● **Entries shown**
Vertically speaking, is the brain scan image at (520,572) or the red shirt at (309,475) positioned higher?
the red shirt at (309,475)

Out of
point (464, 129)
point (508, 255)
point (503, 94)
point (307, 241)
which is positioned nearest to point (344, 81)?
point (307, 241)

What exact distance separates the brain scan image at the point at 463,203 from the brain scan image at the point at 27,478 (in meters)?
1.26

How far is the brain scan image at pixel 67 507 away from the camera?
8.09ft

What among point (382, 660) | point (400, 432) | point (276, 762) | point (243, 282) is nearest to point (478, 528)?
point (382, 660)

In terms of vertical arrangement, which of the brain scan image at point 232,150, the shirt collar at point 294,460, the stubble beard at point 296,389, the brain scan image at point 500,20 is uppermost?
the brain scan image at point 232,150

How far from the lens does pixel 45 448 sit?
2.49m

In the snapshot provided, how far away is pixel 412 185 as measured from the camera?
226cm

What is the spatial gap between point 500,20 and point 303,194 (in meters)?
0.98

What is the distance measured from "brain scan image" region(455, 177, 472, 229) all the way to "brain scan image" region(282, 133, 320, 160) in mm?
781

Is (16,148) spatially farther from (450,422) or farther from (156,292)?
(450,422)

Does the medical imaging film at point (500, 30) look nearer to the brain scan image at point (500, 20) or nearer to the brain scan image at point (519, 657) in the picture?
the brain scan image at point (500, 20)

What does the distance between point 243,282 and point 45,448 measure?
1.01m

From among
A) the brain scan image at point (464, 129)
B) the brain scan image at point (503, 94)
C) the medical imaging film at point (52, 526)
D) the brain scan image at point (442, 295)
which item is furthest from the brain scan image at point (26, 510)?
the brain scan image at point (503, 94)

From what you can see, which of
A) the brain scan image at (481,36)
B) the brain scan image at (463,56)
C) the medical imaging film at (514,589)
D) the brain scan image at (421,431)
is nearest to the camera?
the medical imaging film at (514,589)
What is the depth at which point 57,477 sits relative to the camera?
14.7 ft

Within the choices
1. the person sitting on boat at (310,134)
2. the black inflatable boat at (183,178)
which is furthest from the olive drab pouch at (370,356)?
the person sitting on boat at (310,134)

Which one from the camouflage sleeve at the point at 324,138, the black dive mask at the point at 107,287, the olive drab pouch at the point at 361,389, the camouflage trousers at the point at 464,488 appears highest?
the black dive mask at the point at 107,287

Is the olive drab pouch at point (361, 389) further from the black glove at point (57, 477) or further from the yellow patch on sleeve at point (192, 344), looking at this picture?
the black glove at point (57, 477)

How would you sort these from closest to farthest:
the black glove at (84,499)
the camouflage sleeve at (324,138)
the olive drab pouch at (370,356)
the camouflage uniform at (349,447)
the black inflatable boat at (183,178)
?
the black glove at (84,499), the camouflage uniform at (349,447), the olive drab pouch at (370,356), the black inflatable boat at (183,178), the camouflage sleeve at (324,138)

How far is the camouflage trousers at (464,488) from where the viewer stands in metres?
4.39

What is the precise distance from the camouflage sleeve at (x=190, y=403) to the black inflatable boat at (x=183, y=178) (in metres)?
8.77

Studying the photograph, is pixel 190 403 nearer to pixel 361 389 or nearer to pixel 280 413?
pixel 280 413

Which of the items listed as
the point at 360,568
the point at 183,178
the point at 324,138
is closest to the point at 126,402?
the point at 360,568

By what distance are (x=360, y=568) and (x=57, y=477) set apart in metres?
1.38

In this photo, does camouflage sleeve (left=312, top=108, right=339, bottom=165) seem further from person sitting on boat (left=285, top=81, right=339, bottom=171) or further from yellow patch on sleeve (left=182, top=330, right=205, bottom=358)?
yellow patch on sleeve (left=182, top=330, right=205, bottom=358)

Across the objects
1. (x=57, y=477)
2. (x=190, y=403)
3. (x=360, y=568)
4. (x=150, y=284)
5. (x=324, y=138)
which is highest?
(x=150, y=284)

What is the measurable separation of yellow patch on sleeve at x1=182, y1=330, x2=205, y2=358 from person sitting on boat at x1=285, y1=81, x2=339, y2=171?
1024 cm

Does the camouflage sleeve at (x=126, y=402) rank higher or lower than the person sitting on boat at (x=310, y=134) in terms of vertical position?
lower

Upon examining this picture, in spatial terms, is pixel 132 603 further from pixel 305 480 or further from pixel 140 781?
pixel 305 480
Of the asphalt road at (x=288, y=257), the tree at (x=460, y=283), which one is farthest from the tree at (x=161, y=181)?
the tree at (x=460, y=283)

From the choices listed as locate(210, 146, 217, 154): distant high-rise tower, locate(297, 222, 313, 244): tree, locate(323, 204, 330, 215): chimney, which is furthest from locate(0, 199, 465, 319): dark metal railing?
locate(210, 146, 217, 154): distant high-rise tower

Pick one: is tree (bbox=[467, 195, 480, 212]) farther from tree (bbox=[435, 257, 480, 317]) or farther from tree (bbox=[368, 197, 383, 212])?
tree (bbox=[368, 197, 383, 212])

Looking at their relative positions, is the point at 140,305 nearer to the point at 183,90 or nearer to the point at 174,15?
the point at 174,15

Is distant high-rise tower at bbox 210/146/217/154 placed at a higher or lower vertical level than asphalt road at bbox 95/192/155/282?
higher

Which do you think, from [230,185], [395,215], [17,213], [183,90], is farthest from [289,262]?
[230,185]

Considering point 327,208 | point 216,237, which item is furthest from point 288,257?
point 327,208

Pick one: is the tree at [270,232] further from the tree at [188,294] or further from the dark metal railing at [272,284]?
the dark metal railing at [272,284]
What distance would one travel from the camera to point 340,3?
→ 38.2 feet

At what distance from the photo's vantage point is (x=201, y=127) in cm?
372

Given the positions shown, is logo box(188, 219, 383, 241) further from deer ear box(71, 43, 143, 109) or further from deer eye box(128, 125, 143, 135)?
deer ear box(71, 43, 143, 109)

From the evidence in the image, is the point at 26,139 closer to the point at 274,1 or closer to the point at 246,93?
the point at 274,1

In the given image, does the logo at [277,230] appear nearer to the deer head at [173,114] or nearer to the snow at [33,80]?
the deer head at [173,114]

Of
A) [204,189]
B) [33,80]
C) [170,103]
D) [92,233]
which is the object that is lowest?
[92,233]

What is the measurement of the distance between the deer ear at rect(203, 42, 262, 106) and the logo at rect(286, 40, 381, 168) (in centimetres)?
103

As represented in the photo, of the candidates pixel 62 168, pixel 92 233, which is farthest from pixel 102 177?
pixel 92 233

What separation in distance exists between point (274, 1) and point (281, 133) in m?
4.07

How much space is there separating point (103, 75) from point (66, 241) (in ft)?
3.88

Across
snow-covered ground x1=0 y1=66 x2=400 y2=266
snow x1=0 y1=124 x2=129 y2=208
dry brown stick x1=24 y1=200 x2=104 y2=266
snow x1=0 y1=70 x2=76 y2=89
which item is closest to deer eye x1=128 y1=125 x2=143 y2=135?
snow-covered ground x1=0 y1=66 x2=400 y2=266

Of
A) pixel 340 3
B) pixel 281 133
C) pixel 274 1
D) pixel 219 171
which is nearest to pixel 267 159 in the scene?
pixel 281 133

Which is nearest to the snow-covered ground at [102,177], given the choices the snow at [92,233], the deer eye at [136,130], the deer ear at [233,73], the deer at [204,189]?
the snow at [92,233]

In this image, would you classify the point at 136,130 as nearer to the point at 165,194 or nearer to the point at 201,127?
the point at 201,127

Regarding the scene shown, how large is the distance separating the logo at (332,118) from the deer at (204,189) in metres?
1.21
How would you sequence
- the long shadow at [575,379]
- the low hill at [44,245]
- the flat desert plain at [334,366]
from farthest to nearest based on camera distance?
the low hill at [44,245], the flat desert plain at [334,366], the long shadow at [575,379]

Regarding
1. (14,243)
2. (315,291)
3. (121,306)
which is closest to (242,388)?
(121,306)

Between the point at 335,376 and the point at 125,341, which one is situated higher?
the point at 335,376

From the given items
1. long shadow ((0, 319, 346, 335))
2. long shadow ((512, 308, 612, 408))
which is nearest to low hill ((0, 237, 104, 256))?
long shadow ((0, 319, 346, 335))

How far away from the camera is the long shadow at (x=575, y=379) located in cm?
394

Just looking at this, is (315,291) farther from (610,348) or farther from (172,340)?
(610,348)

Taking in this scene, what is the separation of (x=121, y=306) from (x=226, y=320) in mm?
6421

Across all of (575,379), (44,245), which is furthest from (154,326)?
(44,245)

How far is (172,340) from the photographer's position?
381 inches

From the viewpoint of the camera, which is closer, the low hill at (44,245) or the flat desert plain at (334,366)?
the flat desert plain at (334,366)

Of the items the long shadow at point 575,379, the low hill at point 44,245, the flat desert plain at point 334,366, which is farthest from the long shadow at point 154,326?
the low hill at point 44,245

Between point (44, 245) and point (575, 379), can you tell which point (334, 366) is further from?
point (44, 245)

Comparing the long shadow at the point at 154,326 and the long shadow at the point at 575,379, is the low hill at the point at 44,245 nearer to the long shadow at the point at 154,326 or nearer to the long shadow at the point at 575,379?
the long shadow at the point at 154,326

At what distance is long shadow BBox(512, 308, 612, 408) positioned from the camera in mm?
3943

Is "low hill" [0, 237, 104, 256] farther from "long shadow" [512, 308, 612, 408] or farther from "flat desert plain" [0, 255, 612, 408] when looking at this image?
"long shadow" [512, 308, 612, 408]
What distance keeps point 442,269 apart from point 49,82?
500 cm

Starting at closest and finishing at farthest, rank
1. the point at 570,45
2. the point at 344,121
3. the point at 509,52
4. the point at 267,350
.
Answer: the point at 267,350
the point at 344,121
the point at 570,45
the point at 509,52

● **Work to do**
Beginning with the line that contains "Comparing the long", quote each line exactly through the last line of the entries above, and nothing beyond them.

● **The output**
Comparing the long shadow at the point at 154,326 and the long shadow at the point at 575,379, is the low hill at the point at 44,245 nearer to the long shadow at the point at 154,326 or nearer to the long shadow at the point at 575,379?
the long shadow at the point at 154,326

At what distance is long shadow BBox(512, 308, 612, 408) positioned from the camera in mm?
3943

Is "low hill" [0, 237, 104, 256] farther from "long shadow" [512, 308, 612, 408] or farther from "flat desert plain" [0, 255, 612, 408] when looking at this image?
"long shadow" [512, 308, 612, 408]
What distance keeps point 442,269 apart from point 49,82?
500 cm

Starting at closest and finishing at farthest, rank
1. the point at 570,45
2. the point at 344,121
3. the point at 509,52
4. the point at 267,350
.
Answer: the point at 267,350
the point at 344,121
the point at 570,45
the point at 509,52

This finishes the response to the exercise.